→ Textauszug
↓

Lutz: Die endgültigen Zahlen haben wir erst Ende März. Mit der Entwicklung bin ich aber zufrieden (Anmerkung der Redaktion: detaillierte Zahlen in der Übersicht auf Seite 12).


In allen Geschäftsfeldern?


Lutz: Die tragende Säule wird wie in den vergangenen Jahren wieder die Energiesparte sein und dort besonders die Erneuerbaren Energien. Die Agrartechnik ist ebenfalls hervorragend gelaufen. Der Bereich Baustoffe hat sich stabilisiert. Wir haben dort die Re-strukturierung abgeschlossen. Schwieriger war der Obstsektor. Die hiesige Ernte war aufgrund der Frostschäden ein Desaster und auch in Neuseeland gab es einige Qualitätsprobleme, aber am Ende wird es dort zufriedenstellend gelaufen sein. Schwierig ist und bleibt der klassische Agrarhandel. Dort lief das internationale Geschäft deutlich besser als das deutsche.


Woran liegt das?


Lutz: Erstens haben wir ein Strukturproblem in der Landwirtschaft. Unsere Betriebe sind im internationalen Vergleich deutlich kleiner. Zweitens waren die Getreide- und Sojapreise aufgrund der weltweit guten Ernte eher bescheiden. Das trifft auch den Handel. Und drittens belastet uns das Auf und Ab der Preise. Die Aktivitäten der großen Hedgefonds an der Chicagoer Börse koppeln sich immer mehr von der realen Welt ab. So wurde 2017 die komplette Weltsojaernte in Chicago 28 Mal ge- und verkauft – virtuell natürlich. Das jagt die Preise rauf und runter, ohne dass sich an der Erntemenge irgendetwas geändert hat.


Was heißt das für das Gesamtergebnis?


Lutz: Das wird zufriedenstellend ausfallen. Deshalb streben wir auch wieder eine Dividendenerhöhung an.


Im Dezember haben Sie den britischen Getreidehändler Premium Crops übernommen und Ihr internationales Getreidegeschäft weiter ausgebaut. Welche Strategie steht dahinter?


Lutz: Wir bauen unser Spezialitätengeschäft weiter aus. Premium Crops vertreibt unter anderem pflanzliche Bestandteile für Plastikprodukte. Damit erschließen wir neue Kunden. Dass die Strategie aufgeht, zeigt unser niederländischer Spezialitätenhändler Tracomex, den wir Ende 2016 erworben haben. Das Unternehmen hat 2017 erheblich zu unserer Ergebnisverbesserung beigetragen. Deshalb werden wir diesen Weg weitergehen.

↑

→ Aufgabe 1
Übertrage diesen Satz aus dem Textauszug ins Englische: „Zweitens waren die Getreide- und Sojapreise aufgrund der weltweit guten Ernte eher bescheiden.“
→ Aufgabe 2
Führe den Textauszug über die Geschäftsentwicklung im Agrarhandel nach seinem letzten Satz weiter.

→ Daten
↓

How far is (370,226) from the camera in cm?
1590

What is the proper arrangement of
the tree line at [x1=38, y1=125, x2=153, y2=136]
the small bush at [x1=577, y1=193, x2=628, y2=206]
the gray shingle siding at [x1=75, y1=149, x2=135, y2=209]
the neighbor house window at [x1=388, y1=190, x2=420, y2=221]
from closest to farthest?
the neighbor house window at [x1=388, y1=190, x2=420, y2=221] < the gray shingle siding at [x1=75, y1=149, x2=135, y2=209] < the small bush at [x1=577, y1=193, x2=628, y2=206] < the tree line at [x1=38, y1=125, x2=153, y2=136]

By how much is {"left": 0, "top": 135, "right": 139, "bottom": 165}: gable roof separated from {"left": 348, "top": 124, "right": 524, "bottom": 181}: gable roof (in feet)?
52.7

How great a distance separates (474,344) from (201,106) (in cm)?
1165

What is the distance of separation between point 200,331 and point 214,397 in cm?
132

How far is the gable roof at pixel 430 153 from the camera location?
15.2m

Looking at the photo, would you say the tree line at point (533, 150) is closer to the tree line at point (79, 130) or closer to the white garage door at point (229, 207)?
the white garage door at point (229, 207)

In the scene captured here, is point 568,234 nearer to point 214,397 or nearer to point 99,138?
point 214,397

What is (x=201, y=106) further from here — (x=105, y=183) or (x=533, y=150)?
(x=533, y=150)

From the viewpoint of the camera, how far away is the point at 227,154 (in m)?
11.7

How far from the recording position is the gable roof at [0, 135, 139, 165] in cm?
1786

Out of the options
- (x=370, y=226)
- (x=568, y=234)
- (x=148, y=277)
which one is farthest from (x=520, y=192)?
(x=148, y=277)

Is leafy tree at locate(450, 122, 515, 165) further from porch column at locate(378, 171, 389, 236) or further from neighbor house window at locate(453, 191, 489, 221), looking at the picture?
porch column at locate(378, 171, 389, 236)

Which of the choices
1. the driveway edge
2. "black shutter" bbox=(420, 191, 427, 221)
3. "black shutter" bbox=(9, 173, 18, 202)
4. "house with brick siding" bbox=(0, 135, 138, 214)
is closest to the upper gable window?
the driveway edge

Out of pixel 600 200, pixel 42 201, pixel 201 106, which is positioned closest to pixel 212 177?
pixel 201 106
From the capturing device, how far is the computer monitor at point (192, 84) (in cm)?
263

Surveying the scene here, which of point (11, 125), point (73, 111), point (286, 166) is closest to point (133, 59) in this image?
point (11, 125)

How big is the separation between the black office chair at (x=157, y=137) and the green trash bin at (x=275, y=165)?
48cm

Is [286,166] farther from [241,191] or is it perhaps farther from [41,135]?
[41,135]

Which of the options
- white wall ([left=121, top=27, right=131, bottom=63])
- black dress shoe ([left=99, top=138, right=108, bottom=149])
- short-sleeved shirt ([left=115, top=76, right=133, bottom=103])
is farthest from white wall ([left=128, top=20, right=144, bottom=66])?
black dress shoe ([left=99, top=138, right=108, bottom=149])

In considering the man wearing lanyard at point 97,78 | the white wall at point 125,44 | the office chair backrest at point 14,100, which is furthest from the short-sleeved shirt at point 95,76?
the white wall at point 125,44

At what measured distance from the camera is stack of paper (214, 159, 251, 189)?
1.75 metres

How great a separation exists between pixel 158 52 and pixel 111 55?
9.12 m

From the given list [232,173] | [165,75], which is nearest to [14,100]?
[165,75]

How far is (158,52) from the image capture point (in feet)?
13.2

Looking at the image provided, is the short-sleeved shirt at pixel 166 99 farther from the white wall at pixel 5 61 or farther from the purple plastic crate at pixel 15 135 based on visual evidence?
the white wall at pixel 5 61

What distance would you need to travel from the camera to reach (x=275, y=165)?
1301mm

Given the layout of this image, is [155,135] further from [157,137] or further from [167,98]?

↑

→ Antwort 1
Second, grain and soybean prices were rather modest because of the good harvest worldwide.

→ Antwort 2
Ziehen Sie sich aus dem klassischen Getreide- und Sojageschäft weiter zurück?


Lutz: Nein. Die Spezialitäten ergänzen unser traditionelles Geschäft.


Welche Umsatzanteile soll das Spezialitätengeschäft im Vergleich zum klassischen Agrarhandel erreichen?


Lutz: Hier gibt es keine Vorgabe. Die Bereiche sind auch nicht direkt vergleichbar. Im klassischen Handel ist der Umsatz hoch und das operative Ergebnis klein. Im Spezialitätengeschäft ist es genau umgekehrt.


Im vergangenen Jahr haben Sie in Deutschland eine Reihe von Stand-orten geschlossen. Lautet die Strategie, auswärts wachsen und zu Hause schrumpfen?


Lutz: Nein, wir optimieren und investieren. Der Wettbewerb ist schärfer geworden. Die Agravis investiert in Süddeutschland und wir stellen uns in Nord- und Westdeutschland stärker auf. Wir haben zum Beispiel den nordrhein-westfälischen Landhändler Knaup übernommen, um unseren Futtermittelvertrieb im Westen zu stärken. Und wir bauen unsere Hafenstandorte an der Ostsee aus. Aber der verschärfte Wettbewerb im genossenschaftlichen Bereich kostet Ertrag.


Ist das vernünftig?


Lutz: Es ist wie es ist. Das Bundeskartellamt hat zum Regionalprinzip klare Aussagen getroffen, wenn es denn eines gäbe. In meinen Augen ist das Regionalprinzip bestenfalls Folklore. Da-rüber zu lamentieren, macht wenig Sinn. Im Übrigen profitieren die Landwirte von mehr Wettbewerb.


Welche Konsequenzen hat das für die Betriebsstrukturen der BayWa?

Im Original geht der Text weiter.